Organizational standards and the Definition of Done

Last post 04:05 am March 17, 2022
by Ian Mitchell
3 replies
01:47 pm March 16, 2022

Consider the following excerpt from the 2020 Scrum Guide;

If the Definition of Done for an increment is part of the standards of the organization, all Scrum Teams must follow it as a minimum. If it is not an organizational standard, the Scrum Team must create a Definition of Done appropriate for the product.

I might be reading too hard into it, but I'm trying to correctly interpret this statement. At first, I understood from it that organizational standards must be part of the Definition of Done. However, that interpretation makes the Scrum Guide's phrasing seem weird. I figure the wording would instead be (changes in bold):

If there are organizational standards, all Scrum Teams must include them as a minimum in their Definition of Done. If there are no organizational standards, the Scrum Team must create a Definition of Done appropriate for the product.

Revisting the statement, I could also interpret it as saying that if having a Definition of Done is part of the standards, each team must have one. If not, then each team must create one anyway.  But that makes the statement kind of verbose because it could just say something like

The Scrum Team must create a Definition of Done appropriate for the Product.

So is any of the interpretations here correct? If not, what's a better interpretation? 


06:10 pm March 16, 2022

Your interpretation is exactly what mine is:

If there are organizational standards, those become the minimum Definition of Done. Scrum Teams may enhance this minimum standard as they see appropriate. If there aren't organizational standards, the Scrum Team creates the Definition of Done.

The other case is in a multi-team (scaled) Scrum environment. The Scrum Teams need to have a baseline, shared Definition of Done, but individual teams may enhance the Definition of Done on their own.

09:19 pm March 16, 2022

I interpret it similarly to you but not exactly.  

The way I interpret it is that if the organization has created a Definition of Done, all teams must follow it.  If one is not created for the organization, each Scrum Team must create their own Definition of Done. However this is not mutually exclusive.  There can be an organizational Definition of Done and also team level Definitions of Done. 

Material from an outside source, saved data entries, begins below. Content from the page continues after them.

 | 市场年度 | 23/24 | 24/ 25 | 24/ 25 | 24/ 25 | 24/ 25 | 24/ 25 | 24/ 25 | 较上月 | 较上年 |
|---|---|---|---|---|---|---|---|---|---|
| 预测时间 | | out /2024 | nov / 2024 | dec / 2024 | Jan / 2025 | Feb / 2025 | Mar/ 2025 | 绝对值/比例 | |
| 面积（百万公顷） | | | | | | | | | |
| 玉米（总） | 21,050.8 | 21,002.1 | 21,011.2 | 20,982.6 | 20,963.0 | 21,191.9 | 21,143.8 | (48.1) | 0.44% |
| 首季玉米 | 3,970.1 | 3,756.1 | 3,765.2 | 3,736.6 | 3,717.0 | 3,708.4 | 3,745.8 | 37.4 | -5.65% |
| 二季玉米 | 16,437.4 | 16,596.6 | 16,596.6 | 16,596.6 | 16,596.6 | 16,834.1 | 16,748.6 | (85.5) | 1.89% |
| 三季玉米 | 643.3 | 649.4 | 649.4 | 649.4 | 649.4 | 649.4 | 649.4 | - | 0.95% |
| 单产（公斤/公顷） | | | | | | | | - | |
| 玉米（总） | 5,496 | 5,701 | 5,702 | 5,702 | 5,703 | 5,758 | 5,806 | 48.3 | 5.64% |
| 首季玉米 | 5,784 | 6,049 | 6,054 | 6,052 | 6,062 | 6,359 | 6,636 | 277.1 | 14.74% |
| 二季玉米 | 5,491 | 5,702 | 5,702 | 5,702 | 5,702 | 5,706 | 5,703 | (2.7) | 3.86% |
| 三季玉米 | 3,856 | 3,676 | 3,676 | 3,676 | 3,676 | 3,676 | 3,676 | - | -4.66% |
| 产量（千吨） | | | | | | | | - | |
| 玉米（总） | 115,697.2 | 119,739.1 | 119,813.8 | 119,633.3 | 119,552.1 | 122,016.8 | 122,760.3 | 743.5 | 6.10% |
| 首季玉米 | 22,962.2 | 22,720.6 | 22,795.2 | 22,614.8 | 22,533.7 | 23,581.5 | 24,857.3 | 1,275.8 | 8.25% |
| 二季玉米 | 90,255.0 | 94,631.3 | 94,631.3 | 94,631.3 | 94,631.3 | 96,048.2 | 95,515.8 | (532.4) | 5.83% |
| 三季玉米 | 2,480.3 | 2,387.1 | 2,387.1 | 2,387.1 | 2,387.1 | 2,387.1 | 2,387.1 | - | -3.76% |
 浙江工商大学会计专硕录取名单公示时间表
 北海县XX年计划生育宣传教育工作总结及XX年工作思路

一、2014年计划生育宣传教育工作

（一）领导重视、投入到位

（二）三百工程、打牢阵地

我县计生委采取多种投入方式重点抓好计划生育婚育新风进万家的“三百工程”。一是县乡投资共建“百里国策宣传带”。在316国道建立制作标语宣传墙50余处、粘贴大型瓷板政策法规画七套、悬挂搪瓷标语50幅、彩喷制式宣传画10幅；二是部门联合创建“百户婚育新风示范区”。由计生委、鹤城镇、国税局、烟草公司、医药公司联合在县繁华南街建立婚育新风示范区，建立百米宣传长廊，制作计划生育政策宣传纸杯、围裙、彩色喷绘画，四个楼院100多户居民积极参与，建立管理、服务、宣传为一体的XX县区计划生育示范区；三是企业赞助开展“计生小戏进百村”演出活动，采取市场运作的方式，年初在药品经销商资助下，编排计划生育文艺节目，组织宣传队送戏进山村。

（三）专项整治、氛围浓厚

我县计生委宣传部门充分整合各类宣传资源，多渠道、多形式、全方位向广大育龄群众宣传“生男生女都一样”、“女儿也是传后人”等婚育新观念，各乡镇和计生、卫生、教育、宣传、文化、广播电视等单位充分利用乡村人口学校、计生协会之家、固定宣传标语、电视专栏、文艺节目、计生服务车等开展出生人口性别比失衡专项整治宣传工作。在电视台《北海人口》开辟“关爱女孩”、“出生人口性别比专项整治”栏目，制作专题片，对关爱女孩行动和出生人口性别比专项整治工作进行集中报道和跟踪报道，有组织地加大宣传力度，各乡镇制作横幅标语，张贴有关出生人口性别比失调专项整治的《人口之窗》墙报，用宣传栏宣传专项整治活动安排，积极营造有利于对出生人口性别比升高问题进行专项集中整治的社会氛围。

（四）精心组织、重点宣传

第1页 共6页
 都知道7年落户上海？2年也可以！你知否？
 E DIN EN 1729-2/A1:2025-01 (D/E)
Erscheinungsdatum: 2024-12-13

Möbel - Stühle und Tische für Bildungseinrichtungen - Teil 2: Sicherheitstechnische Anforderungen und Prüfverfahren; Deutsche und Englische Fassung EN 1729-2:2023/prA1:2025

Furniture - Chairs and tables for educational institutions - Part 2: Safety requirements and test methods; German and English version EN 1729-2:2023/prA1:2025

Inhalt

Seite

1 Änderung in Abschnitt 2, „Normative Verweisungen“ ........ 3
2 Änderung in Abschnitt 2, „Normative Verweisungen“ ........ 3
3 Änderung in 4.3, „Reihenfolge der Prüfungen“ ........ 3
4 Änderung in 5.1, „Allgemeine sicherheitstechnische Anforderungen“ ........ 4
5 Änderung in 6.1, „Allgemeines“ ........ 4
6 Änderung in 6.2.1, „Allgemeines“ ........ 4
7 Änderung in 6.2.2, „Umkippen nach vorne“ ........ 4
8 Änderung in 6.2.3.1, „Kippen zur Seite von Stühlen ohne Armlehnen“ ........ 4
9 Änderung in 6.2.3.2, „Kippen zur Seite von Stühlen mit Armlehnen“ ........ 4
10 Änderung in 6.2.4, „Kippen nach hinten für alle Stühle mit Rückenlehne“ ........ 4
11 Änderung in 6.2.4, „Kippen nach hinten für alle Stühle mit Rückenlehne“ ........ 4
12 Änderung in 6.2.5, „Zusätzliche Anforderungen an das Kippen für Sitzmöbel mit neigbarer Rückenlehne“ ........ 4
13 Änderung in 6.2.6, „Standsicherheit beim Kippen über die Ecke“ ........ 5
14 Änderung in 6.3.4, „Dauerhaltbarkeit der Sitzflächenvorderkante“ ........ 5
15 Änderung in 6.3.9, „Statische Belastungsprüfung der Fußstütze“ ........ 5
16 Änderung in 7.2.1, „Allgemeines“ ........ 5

My guidance has always been that if there is an organizational Definition of Done, teams can also have their own to be more restrictive or to have something specific to their product that might not be needed for all products.  I do advocate that a Team level Definition of Done can not be less restrictive than the Organization Definition of Done or allow not adhering to any condition of the Organizational Definition of Done. 

To be clear, this is my opinion and not something that is elaborated in the Scrum Guide. 

04:05 am March 17, 2022

Most Scrum Teams are not garage start-ups: there is usually an established company with a duty of care to stakeholders and a brand and reputation to be protected. The parent organization should therefore be the first port of call for a Definition of Done so quality can be assured and further improved.